After a year of pop-up art workshops and small exhibits, the West End Art Gallery will open its own doors for the first time Jan. 24 at 1721 Baymiller St. Work from three artists connected to the West End will be on display, and people can participate in hands-on art making.

"We want people to know, when you come into this space, these are the things you'll experience," owner Tia Brown said.

Brown founded West End Art Gallery last year after graduating from MORTAR, the local agency that helps low-income entrepreneurs start their businesses. Since 2009, Brown had wanted to open a gallery in the West End. She wanted to give the community where she and her husband bought their home, where they work and worship and raise their son, a space to be creative and celebrate the work of local artists.

The West End Art Gallery's Mike and Tia Brown (Photo provided by Tia Brown)

"We value art," Brown said. "We believe it helps people heal and grow and learn. We know because it's happened for us personally. Art was there to help us through a lot of things."

So, for a year, Brown ran the West End Art Gallery from whatever space she could find. She put together art workshops at community festivals and donated classrooms. She brought paintings into Seven Hills Neighborhood Houses, the community development and social service agency where she works. She filled the back bedroom of her home with art supplies.

She applied for grants and kept a close eye on West End properties.

And when the vacant storefront at 1721 Baymiller St., right next door to Seven Hills, was sold this summer, Brown immediately contacted owner Aaron Etzler. She didn't expect him to be interested in her proposal to rent the space on a month-to-month basis, but she figured she'd ask.

The timing was good. The West End was in the middle of the city's Neighborhood Enhancement Program, a 90-day project to beautify and revitalize the community. Through NEP, Brown said, she was able to secure a $5,000 grant that allowed Etzler to make building improvements -- adding a heating element, opening windows and building a bathroom -- and give the West End Art Gallery a two-year lease.

Almost everything in the gallery is donated. A crew of volunteers, many of them MORTAR graduates like Brown, came to paint the space. Because Brown and her husband, Michael, have full-time jobs, West End Art Gallery's hours will be sporadic.

"People can see the grassroots," Brown said. "It's down in the dirt."

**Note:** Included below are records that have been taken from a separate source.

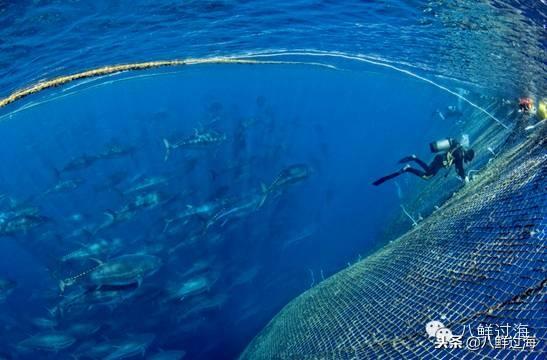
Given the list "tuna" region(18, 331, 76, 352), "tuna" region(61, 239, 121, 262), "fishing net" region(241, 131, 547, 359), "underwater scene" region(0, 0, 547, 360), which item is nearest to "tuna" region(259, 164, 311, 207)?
"underwater scene" region(0, 0, 547, 360)

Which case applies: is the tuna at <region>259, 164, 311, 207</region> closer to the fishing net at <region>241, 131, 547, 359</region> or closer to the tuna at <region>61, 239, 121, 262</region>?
the tuna at <region>61, 239, 121, 262</region>

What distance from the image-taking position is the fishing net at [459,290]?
4.27 meters

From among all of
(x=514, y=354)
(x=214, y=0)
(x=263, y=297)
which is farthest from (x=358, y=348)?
(x=263, y=297)

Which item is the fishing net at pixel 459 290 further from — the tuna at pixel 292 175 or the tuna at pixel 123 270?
the tuna at pixel 292 175

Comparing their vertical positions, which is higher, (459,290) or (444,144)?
(459,290)

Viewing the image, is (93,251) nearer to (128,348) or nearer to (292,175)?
(128,348)

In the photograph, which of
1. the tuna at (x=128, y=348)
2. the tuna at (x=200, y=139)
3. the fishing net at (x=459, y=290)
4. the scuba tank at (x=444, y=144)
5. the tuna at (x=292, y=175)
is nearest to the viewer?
the fishing net at (x=459, y=290)

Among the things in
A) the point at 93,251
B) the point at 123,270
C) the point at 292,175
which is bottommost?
the point at 93,251

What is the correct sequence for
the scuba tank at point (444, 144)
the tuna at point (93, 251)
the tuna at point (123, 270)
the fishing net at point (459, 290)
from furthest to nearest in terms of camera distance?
the tuna at point (93, 251), the tuna at point (123, 270), the scuba tank at point (444, 144), the fishing net at point (459, 290)

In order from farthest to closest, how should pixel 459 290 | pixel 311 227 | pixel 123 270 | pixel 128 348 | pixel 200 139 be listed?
pixel 311 227 < pixel 200 139 < pixel 128 348 < pixel 123 270 < pixel 459 290

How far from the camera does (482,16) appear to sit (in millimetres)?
9516

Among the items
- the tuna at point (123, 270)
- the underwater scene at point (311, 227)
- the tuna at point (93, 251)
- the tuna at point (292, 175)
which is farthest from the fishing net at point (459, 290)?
the tuna at point (93, 251)

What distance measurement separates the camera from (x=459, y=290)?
520 cm

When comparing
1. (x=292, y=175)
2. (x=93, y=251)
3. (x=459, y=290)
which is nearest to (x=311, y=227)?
(x=292, y=175)
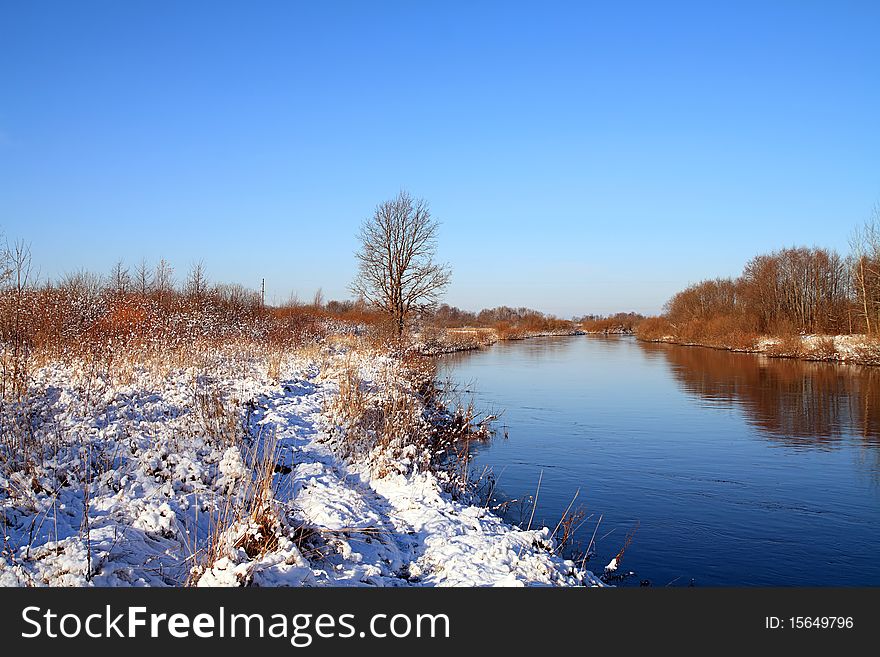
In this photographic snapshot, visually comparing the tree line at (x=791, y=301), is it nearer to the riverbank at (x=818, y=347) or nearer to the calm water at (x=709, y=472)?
the riverbank at (x=818, y=347)

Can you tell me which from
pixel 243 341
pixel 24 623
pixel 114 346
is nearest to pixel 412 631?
pixel 24 623

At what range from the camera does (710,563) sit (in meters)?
7.04

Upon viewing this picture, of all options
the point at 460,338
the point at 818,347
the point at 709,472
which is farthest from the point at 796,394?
the point at 460,338

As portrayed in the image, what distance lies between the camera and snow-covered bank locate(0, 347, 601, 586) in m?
4.71

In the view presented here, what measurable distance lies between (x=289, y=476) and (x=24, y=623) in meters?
3.81

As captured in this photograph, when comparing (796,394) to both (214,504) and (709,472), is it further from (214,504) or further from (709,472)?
(214,504)

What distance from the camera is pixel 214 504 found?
17.9ft

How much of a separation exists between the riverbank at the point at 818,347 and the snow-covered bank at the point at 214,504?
33357 millimetres

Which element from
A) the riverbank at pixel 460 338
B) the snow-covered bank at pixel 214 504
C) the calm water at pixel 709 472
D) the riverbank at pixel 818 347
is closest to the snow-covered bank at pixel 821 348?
the riverbank at pixel 818 347

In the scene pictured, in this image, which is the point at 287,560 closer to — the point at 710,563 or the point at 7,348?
the point at 710,563

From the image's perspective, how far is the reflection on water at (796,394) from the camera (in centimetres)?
1484

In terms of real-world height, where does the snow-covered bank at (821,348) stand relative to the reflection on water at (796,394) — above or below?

Almost everything in the West End Art Gallery is donated. A crew of volunteers, many of them MORTAR graduates like Tia Brown, came to paint the new space. (Photo provided by Tia Brown)

But the gallery is open and will give West End artists like Tamara Johnson, a single mother of four and creator of one of the gallery's first exhibits, a space to show off their work. The opening exhibits at the West End Gallery will include six of Johnson's abstract, African-inspired drawings.

"I'm excited to have a chance to show my work," Johnson said. "And it'll be good for the community to have this space, to come and be inspired by art, to make art."

In addition to the gallery space, Brown also secured grants this year from ArtsWave and the Greater Cincinnati Foundation. She plans to offer at least two workshops a month -- paying local artists for their time and expertise -- in both the gallery space and in the neighborhood.

"We still want to be mobile, in the community," Brown said. "We want art to be accessible, and we want families to come and create it together."